3

So I'm trying to download files(both images and documents) from a website I have scraped. I have to download these to a specific folder. So far I have:

images = re.findall("/([^/]+\.(?:jpg|gif|png))", html)
output = open("output.txt","a+")
output.write("\n" + f"[+] {len(images)} Images Found:" + "\n")
for images in images:
    output.write(images + "\n")
    output.write("Beginning file download with urllib2..." + "\n")
    imageurl = "images"
    urllib.request.urlretrieve(url, "/downloads")

How would I keep the file names the same as it is on the website with the specific file type ect?

This is just a snippit of the code to handle the images only.

Skye Smith
  • 31
  • 2
  • Possible duplicate of [python httplib/urllib get filename](https://stackoverflow.com/questions/11783269/python-httplib-urllib-get-filename) – Freshollie Nov 30 '17 at 17:13

1 Answers1

1

You can put the output filename into the urllib.request.urlretrieve.
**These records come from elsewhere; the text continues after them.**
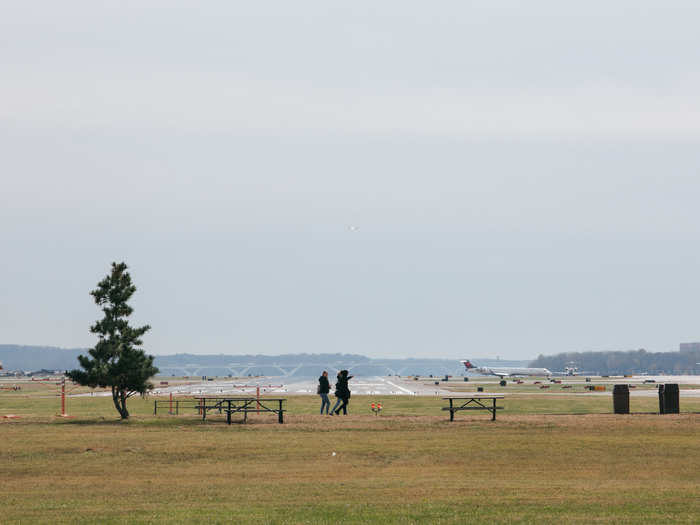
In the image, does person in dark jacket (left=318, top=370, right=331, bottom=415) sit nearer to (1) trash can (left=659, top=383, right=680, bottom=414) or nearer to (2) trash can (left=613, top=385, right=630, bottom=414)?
(2) trash can (left=613, top=385, right=630, bottom=414)

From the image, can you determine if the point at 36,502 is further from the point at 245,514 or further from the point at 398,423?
the point at 398,423

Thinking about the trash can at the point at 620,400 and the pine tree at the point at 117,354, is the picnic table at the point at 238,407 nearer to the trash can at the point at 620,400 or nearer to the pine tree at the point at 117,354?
the pine tree at the point at 117,354

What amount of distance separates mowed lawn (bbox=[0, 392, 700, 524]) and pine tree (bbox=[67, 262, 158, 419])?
6.16 meters

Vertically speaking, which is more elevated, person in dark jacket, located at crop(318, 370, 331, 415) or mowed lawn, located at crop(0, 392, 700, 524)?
person in dark jacket, located at crop(318, 370, 331, 415)

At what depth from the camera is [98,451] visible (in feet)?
94.5

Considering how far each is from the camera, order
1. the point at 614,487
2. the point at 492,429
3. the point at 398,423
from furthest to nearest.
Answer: the point at 398,423 → the point at 492,429 → the point at 614,487

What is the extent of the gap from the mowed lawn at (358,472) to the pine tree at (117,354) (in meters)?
6.16

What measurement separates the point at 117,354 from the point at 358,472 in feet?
84.1

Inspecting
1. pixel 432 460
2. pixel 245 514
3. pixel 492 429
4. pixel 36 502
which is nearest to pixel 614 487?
pixel 432 460

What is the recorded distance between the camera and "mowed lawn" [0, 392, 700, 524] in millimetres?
16688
images = re.findall("/([^/]+\.(?:jpg|gif|png))", html)
output = open("output.txt","a+")
output.write("\n" + f"[+] {len(images)} Images Found:" + "\n")
for images in images:
    output.write(images + "\n")
    output.write("Beginning file download with urllib2..." + "\n")
    imageurl = "images"
    urllib.request.urlretrieve(url, "/downloads" + imagename)

[You only have to set the variable to the name of the image. For example image.png]

I hope i could help you.

domx4q
  • 62
  • 6